A neonatal case report describes early seizures with relapse and an eventual genetic confirmation of PDE-ALDH7A1, underscoring how quickly the early window can be missed without targeted suspicion.
PDE is classically described as seizures that do not respond well to typical anti-seizure medications but can respond dramatically to pharmacologic doses of pyridoxine (vitamin B6). The hard part is that real-life presentations can be messy: some newborns may appear to improve with standard medications at first, then relapse, and the diagnosis can be delayed.

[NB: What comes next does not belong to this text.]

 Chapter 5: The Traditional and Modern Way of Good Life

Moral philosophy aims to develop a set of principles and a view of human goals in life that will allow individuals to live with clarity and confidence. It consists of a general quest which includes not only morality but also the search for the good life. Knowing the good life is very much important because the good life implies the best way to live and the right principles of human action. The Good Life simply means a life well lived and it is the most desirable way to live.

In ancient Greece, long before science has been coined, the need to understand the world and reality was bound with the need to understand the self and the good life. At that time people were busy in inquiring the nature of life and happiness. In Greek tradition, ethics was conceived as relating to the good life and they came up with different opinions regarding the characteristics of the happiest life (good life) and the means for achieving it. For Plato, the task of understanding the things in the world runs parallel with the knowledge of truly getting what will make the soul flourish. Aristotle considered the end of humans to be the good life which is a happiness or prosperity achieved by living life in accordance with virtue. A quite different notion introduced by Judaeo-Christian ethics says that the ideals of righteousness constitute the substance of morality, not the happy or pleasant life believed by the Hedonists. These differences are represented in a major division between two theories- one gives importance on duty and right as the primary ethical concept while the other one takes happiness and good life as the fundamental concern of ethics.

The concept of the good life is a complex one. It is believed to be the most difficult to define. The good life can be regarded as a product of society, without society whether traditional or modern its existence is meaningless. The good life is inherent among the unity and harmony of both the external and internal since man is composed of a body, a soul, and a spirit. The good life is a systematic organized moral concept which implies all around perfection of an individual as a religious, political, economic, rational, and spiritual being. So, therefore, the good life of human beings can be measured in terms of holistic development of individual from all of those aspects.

In this report, the authors describe a newborn with pyridoxine-responsive neonatal seizures whose course included an initial response and then recurrent seizures, ultimately leading to a diagnosis confirmed by whole-exome sequencing (a homozygous ALDH7A1 variant reported as c.328C>T, p.Arg110Ter). The paper emphasizes the practical takeaway: when a newborn has early, difficult-to-explain seizures, PDE should remain on the short list because delays in recognition can mean prolonged seizures and worse outcomes.
Why this matters
This kind of case write-up helps families and clinicians recognize the “pattern” sooner: treatable metabolic epilepsies can look like many other neonatal seizure disorders at first, but they have different urgent next steps.
Limitations
This is a single-patient report and does not establish how often this course occurs. The full clinical decision-making details may be limited if you only have access to the abstract.
Sources
- Pal M, Soltirovska-Šalamon A. “Pyridoxine-Dependent Epilepsy in Newborn – A Rare and Challenging Diagnosis.” Prilozi (2025). DOI: 10.2478/prilozi-2025-0027 (PubMed: 41363922)
Safety note: This summary is educational and not medical advice.